§ Problem:
Would you retype, word for word, the line with "What spatial distance separates" and every line after it through the end of the records below?

***** Provided information *****

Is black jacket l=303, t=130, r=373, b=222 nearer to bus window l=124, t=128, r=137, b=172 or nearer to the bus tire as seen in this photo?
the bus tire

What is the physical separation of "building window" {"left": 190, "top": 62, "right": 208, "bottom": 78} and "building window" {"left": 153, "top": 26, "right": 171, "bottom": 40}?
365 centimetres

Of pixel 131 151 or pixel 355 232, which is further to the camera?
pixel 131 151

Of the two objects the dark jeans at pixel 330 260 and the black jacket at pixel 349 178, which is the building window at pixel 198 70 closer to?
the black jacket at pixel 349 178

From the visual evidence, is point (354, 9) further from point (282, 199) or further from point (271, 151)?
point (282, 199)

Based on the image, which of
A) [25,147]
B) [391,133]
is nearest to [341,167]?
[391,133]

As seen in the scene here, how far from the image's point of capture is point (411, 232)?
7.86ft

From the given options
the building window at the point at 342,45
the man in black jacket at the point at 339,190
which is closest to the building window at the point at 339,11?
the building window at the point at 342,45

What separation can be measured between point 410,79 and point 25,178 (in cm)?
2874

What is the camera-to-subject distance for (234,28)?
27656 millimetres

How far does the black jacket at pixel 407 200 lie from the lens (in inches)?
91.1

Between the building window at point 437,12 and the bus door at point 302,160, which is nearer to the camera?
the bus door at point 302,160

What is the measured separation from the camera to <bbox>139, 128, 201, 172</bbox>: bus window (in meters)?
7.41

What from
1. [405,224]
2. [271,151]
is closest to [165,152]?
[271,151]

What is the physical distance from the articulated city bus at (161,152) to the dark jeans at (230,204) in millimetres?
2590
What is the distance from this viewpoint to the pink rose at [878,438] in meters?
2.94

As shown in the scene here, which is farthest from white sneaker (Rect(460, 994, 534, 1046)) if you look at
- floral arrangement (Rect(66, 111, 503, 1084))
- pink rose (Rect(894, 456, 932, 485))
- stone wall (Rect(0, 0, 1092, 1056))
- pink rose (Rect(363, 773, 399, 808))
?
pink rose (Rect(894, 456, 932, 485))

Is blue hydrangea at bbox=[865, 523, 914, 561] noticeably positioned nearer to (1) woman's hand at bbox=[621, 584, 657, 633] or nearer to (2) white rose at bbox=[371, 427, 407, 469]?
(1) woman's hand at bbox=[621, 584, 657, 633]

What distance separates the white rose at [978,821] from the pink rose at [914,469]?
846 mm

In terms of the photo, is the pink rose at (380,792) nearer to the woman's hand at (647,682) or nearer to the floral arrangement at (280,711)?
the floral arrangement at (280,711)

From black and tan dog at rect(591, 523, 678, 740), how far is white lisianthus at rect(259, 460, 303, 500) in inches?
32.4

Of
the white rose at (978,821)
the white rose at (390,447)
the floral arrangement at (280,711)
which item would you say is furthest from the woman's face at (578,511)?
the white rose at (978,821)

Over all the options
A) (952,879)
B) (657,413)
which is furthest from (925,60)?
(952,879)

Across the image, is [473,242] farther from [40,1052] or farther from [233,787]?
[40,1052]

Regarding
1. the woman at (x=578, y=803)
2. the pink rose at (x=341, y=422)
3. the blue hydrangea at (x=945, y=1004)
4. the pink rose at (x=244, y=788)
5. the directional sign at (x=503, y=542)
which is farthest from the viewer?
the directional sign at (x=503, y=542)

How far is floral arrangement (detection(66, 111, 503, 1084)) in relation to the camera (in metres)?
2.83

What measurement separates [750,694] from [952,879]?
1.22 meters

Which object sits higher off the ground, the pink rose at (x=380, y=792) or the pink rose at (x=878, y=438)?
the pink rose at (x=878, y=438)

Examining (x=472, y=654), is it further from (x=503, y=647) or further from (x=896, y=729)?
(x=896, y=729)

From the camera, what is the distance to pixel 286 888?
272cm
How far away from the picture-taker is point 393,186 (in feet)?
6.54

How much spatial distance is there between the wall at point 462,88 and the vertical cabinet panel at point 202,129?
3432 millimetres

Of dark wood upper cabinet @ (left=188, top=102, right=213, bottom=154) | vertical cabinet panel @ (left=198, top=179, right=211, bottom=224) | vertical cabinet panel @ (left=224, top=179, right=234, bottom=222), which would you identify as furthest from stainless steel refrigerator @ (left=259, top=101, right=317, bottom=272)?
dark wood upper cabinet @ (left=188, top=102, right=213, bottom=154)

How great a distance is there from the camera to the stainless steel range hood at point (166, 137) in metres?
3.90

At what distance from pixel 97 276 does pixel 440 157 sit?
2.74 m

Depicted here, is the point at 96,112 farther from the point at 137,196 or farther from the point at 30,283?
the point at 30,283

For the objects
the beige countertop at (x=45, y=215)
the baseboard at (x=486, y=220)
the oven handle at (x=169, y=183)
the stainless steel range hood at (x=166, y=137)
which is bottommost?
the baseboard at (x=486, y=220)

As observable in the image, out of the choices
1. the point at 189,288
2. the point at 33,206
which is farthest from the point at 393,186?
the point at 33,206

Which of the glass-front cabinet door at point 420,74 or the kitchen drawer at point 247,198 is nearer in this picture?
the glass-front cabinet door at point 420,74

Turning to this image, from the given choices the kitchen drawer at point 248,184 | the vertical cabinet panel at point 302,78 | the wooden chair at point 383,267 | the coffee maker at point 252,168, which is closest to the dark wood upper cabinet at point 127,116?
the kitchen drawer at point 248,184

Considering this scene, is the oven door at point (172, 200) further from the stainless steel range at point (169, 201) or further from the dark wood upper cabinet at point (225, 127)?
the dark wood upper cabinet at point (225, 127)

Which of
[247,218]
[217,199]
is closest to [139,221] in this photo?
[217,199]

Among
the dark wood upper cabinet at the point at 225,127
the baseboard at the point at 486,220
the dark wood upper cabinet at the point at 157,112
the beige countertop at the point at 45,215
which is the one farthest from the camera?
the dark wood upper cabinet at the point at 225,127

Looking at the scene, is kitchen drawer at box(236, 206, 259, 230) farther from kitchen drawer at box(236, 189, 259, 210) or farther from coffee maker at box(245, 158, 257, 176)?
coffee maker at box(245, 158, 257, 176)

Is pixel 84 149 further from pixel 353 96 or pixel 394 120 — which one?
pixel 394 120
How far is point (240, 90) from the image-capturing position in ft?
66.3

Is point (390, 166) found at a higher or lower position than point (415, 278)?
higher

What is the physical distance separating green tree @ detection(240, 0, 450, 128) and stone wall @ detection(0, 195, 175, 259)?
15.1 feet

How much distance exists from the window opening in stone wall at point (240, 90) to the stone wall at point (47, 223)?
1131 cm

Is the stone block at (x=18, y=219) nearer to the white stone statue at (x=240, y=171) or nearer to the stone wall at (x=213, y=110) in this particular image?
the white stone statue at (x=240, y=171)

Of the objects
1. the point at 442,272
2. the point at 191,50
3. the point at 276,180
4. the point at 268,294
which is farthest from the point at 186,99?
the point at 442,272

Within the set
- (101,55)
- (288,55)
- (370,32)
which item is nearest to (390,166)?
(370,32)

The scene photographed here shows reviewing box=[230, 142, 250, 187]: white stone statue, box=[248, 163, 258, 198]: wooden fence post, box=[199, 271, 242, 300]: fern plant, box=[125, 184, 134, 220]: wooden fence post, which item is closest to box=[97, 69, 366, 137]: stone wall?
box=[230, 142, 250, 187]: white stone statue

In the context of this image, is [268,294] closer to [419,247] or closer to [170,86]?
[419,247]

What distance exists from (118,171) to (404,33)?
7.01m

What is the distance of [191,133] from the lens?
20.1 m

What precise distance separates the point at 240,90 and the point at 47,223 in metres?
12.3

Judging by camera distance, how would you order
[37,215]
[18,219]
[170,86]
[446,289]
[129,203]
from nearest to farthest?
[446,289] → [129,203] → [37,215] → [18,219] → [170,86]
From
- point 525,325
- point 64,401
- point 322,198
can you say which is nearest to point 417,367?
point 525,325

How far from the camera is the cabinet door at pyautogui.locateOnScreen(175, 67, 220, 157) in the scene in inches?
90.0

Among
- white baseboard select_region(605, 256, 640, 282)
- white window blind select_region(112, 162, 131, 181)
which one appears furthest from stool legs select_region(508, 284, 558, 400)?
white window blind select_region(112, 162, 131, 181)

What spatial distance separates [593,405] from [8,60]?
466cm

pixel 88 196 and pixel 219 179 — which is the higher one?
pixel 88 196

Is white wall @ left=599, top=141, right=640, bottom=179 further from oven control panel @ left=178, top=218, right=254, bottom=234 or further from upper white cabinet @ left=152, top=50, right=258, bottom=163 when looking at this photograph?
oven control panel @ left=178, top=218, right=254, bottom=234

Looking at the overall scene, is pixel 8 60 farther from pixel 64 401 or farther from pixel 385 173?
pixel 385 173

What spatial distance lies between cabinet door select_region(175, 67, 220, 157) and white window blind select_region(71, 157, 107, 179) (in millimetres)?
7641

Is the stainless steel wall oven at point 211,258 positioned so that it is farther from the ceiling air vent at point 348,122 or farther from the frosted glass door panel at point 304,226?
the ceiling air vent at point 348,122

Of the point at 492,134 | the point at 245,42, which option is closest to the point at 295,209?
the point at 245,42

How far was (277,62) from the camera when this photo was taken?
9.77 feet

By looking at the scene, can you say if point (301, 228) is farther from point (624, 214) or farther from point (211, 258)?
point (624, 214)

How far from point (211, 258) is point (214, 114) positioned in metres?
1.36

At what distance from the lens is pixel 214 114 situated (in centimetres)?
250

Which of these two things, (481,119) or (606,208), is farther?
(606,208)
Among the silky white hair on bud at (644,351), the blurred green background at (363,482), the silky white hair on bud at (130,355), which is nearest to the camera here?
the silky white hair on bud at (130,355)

*****

§ Worked answer:
What spatial distance separates [593,405] from [8,60]?
466cm

pixel 88 196 and pixel 219 179 — which is the higher one?
pixel 88 196

Is white wall @ left=599, top=141, right=640, bottom=179 further from oven control panel @ left=178, top=218, right=254, bottom=234 or further from upper white cabinet @ left=152, top=50, right=258, bottom=163 when looking at this photograph?
oven control panel @ left=178, top=218, right=254, bottom=234

Looking at the overall scene, is pixel 8 60 farther from pixel 64 401 or farther from pixel 385 173?
pixel 385 173

What spatial distance lies between cabinet door select_region(175, 67, 220, 157) and white window blind select_region(71, 157, 107, 179) (in millimetres)?
7641

Is the stainless steel wall oven at point 211,258 positioned so that it is farther from the ceiling air vent at point 348,122 or farther from the frosted glass door panel at point 304,226?
the ceiling air vent at point 348,122

Of the point at 492,134 | the point at 245,42, which option is closest to the point at 295,209?
the point at 245,42

How far was (277,62) from the camera when this photo was taken?
9.77 feet

By looking at the scene, can you say if point (301, 228) is farther from point (624, 214) or farther from point (211, 258)?
point (624, 214)

How far from point (211, 258) is point (214, 114) positioned in metres?
1.36

At what distance from the lens is pixel 214 114 situated (in centimetres)?
250

Which of these two things, (481,119) or (606,208), is farther?
(606,208)
Among the silky white hair on bud at (644,351), the blurred green background at (363,482), the silky white hair on bud at (130,355), which is nearest to the camera here?
the silky white hair on bud at (130,355)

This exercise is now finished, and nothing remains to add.